*Challenges*.
**A)** According to the autonomo tax thread, after how many years of working does a person become eligible for the minimum Spanish pension?
**B)** Update the passage of the autonomo tax thread that begins at the words "Thank you in" and stops after the words "for your assistance.", changing "Canada" to "Mexico".
-- Start of Selected extract --
# Autonomo tax question



## AllHeart (Nov 22, 2013)

I've been going through the requirements to set up as self-employed/autonomo in Spain, and have a question that hopefully someone can answer... 

For the autonomo 'monthly fee' of 256 euros, is this considered income when calculating retirement income? Another way of putting this is, currently after 15 years of working, a person is eligible for the minimum Spanish pension, which is 50% of your earnings. Does the 256 euros count towards that calculation of earnings? Or is it excluded? 

Thank you in advance for anyone who might be in the know and willing to help.


----------



## AllHeart (Nov 22, 2013)

I know that's a tough question that I asked. I just wrote the Embassy of Spain in Ottawa Social Security Department. I asked them the question and will post their answer here, since I know there are some forum members that are autonomo who just may be interested in this answer.

So here's the question in English:
Hello. I am living in Canada and will move to Spain soon as a national. I plan to be autonomo in Spain. I plan to work in Spain for 15 years to qualify for Spanish pension. My question is if the monthly fee of 256 euros to be autonomo will be considered income when calculating my pension. Fifty percent of 256 euros (128 euros) will make a big difference. Thank you for your assistance.

Here's the question in Spanish:
Hola. Estoy viviendo en Canadá y se trasladará a España pronto como nacional. Tengo la intención de ser autonomo en España. Tengo la intención de trabajar en España durante 15 años para tener derecho a la pensión española. Mi pregunta es si la cuota mensual de 256 euros que se autonomo se considerará ingreso al calcular mi pensión. El cincuenta por ciento de 256 euros (€ 128) hará una gran diferencia. Gracias por su ayuda.

(I know it's probably a perfect translation, but close enough.)

I'll post the answer when I get it. Cheers!


----------



## baldilocks (Mar 7, 2010)

AllHeart said:


> I know that's a tough question that I asked. I just wrote the Embassy of Spain in Ottawa Social Security Department. I asked them the question and will post their answer here, since I know there are some forum members that are autonomo who just may be interested in this answer.
-- End of Selected extract --
-- Start of Data rows --
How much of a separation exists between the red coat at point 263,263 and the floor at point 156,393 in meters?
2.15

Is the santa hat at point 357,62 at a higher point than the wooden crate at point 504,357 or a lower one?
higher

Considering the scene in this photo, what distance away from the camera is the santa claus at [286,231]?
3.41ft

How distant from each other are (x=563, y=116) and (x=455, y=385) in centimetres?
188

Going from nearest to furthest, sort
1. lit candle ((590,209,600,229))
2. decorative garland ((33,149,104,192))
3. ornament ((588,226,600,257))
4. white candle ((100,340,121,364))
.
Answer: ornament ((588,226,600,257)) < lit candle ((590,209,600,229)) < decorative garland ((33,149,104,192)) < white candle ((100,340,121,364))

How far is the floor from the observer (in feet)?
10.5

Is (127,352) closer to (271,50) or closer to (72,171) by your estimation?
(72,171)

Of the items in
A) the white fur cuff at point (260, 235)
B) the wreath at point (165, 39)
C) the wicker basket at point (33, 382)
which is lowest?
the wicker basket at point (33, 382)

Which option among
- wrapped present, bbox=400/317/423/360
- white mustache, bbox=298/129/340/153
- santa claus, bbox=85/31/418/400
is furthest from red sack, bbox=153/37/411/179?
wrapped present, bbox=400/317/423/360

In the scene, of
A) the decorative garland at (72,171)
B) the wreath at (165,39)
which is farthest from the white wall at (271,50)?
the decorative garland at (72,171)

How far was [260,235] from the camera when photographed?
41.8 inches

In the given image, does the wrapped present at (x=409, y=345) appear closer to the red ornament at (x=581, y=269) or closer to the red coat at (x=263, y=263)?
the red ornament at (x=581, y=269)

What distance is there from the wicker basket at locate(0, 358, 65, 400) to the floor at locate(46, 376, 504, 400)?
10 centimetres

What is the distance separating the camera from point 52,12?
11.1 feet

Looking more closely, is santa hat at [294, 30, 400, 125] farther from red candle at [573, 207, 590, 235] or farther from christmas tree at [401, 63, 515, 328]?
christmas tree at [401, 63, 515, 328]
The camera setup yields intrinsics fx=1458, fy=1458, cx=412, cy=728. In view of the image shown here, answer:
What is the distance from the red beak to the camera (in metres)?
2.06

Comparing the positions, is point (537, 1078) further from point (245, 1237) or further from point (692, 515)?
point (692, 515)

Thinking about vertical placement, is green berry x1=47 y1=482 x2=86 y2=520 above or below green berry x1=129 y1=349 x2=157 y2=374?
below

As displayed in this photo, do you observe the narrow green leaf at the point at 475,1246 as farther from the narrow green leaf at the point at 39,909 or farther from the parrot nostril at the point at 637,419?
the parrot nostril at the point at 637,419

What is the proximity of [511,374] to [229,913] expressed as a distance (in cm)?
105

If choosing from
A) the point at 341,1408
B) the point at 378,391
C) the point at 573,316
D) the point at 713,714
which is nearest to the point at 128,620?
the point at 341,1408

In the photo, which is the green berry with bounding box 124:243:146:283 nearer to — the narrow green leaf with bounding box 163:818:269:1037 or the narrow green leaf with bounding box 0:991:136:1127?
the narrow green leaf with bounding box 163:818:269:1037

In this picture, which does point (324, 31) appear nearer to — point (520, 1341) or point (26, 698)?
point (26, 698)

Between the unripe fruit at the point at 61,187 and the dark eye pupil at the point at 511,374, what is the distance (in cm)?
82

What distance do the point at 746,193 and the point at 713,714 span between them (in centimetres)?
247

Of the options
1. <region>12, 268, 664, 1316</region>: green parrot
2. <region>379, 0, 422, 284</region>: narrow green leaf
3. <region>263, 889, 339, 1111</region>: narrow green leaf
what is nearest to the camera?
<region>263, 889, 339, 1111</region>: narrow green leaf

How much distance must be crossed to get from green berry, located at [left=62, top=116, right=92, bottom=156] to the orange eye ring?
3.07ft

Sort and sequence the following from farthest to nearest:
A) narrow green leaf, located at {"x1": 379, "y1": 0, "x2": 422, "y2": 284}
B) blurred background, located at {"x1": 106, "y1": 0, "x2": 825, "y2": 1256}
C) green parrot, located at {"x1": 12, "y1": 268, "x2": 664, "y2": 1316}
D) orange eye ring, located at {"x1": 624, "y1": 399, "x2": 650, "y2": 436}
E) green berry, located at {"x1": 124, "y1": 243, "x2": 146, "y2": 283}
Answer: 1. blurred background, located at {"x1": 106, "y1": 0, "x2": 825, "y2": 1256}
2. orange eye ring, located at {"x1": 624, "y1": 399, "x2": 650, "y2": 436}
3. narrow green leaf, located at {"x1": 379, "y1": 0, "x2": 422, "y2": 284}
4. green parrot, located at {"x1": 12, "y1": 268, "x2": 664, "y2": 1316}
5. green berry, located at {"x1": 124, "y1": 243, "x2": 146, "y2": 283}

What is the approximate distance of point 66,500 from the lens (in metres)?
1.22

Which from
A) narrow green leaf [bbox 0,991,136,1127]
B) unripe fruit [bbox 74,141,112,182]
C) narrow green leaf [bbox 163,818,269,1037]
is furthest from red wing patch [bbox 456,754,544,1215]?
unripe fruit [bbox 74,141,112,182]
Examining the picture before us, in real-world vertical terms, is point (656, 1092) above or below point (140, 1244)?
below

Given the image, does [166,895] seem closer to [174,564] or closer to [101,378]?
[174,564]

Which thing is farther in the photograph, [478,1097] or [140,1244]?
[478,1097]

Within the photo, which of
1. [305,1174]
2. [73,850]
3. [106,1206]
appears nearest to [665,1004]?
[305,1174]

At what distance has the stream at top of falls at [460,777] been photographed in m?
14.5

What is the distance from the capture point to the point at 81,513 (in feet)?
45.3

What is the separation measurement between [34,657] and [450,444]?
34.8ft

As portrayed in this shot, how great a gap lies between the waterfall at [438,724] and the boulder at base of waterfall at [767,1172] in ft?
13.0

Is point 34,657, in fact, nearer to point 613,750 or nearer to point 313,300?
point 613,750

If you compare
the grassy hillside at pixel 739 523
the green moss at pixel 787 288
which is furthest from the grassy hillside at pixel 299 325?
-- End of Data rows --
*Expected outputs*.
**A)** After 15 years of working.

**B)**
Thank you in advance for anyone who might be in the know and willing to help.


----------



## AllHeart (Nov 22, 2013)

I know that's a tough question that I asked. I just wrote the Embassy of Spain in Ottawa Social Security Department. I asked them the question and will post their answer here, since I know there are some forum members that are autonomo who just may be interested in this answer.

So here's the question in English:
Hello. I am living in Mexico and will move to Spain soon as a national. I plan to be autonomo in Spain. I plan to work in Spain for 15 years to qualify for Spanish pension. My question is if the monthly fee of 256 euros to be autonomo will be considered income when calculating my pension. Fifty percent of 256 euros (128 euros) will make a big difference. Thank you for your assistance.